▶ **Working data**
*****
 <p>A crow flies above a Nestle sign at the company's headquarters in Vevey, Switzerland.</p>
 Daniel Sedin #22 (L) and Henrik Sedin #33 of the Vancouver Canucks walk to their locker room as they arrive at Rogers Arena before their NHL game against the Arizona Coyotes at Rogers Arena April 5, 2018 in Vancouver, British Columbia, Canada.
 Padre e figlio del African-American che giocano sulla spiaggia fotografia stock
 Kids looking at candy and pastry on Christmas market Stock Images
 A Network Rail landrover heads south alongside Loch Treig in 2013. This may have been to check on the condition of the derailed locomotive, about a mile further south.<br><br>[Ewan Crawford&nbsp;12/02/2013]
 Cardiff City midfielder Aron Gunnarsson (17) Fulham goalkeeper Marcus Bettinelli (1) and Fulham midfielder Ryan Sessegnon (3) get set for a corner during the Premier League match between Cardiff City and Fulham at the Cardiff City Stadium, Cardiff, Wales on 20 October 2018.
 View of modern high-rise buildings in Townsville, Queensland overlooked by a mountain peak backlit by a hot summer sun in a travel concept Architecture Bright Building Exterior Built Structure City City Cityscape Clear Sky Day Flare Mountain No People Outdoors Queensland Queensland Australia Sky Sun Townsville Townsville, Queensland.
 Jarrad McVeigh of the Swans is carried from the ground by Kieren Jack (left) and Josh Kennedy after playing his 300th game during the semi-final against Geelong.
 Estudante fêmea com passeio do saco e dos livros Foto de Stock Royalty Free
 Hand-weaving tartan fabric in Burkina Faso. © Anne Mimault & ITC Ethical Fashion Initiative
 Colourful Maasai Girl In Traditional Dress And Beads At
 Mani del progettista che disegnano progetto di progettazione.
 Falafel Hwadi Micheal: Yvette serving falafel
*****
▶ **To do**
Within the material above, extract exactly the lines that start at the line containing "Kids looking at" and stop after the line containing "Jarrad McVeigh of", and only those.

▶ **Answer below**
 Kids looking at candy and pastry on Christmas market Stock Images
 A Network Rail landrover heads south alongside Loch Treig in 2013. This may have been to check on the condition of the derailed locomotive, about a mile further south.<br><br>[Ewan Crawford&nbsp;12/02/2013]
 Cardiff City midfielder Aron Gunnarsson (17) Fulham goalkeeper Marcus Bettinelli (1) and Fulham midfielder Ryan Sessegnon (3) get set for a corner during the Premier League match between Cardiff City and Fulham at the Cardiff City Stadium, Cardiff, Wales on 20 October 2018.
 View of modern high-rise buildings in Townsville, Queensland overlooked by a mountain peak backlit by a hot summer sun in a travel concept Architecture Bright Building Exterior Built Structure City City Cityscape Clear Sky Day Flare Mountain No People Outdoors Queensland Queensland Australia Sky Sun Townsville Townsville, Queensland.
 Jarrad McVeigh of the Swans is carried from the ground by Kieren Jack (left) and Josh Kennedy after playing his 300th game during the semi-final against Geelong.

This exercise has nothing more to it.